* READING TEXT *

The Mexican media pledge

The sheer numbers of participants reveals an apparent consensus.

Back in March, owners, editors and journalists from over 40 media groups including over 700 television channels, radio stations, newspapers and magazines, gathered to sign a voluntary agreement setting up a series of guidelines in order to cover the ongoing war against organised crime in the country.

Throughout a very formal event at Mexico City's National Anthropology Museum, press officials lined up to sign this unique pledge. The gathering was broadcast live on national television.

The pact -- the Informative Violence Coverage Agreement -- sets out to establish mechanisms to ensure a better protection for Mexican journalists, preserve the anonymity of all victims involved in issues revolving around crime and prevent media outlets becoming involuntary "propaganda instruments" for criminals, mainly by refusing to question or interview them.

The sheer numbers of participants reveals an apparent consensus. It received thumbs up from conservative Mexican President, Felipe Calderón, known to be a regular critic of the coverage of violence by the Mexican media, which he accused last autumn of solely focusing on the "bad" aspects of the country.

* MATERIAL *
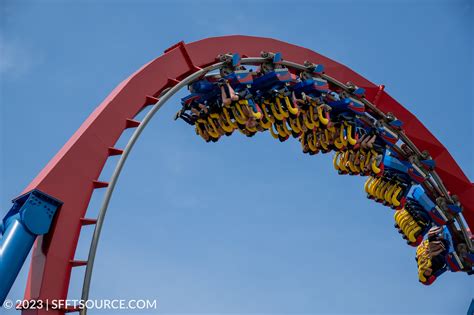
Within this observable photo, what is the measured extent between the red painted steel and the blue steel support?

* TASK REQUIREMENTS *
a - Copy the Mexican media pledge article word for word from "Back in March, owners, editors" to "or interview them.".
b - Which kinds of media outlets does the Mexican media pledge article name among the signers?
c - Where was the pledge signed, according to the Mexican media pledge article?

* SOLUTIONS FOR EACH TASK *
a -
Back in March, owners, editors and journalists from over 40 media groups including over 700 television channels, radio stations, newspapers and magazines, gathered to sign a voluntary agreement setting up a series of guidelines in order to cover the ongoing war against organised crime in the country.

Throughout a very formal event at Mexico City's National Anthropology Museum, press officials lined up to sign this unique pledge. The gathering was broadcast live on national television.

The pact -- the Informative Violence Coverage Agreement -- sets out to establish mechanisms to ensure a better protection for Mexican journalists, preserve the anonymity of all victims involved in issues revolving around crime and prevent media outlets becoming involuntary "propaganda instruments" for criminals, mainly by refusing to question or interview them.

b - television channels, radio stations, newspapers, magazines

c - At Mexico City's National Anthropology Museum.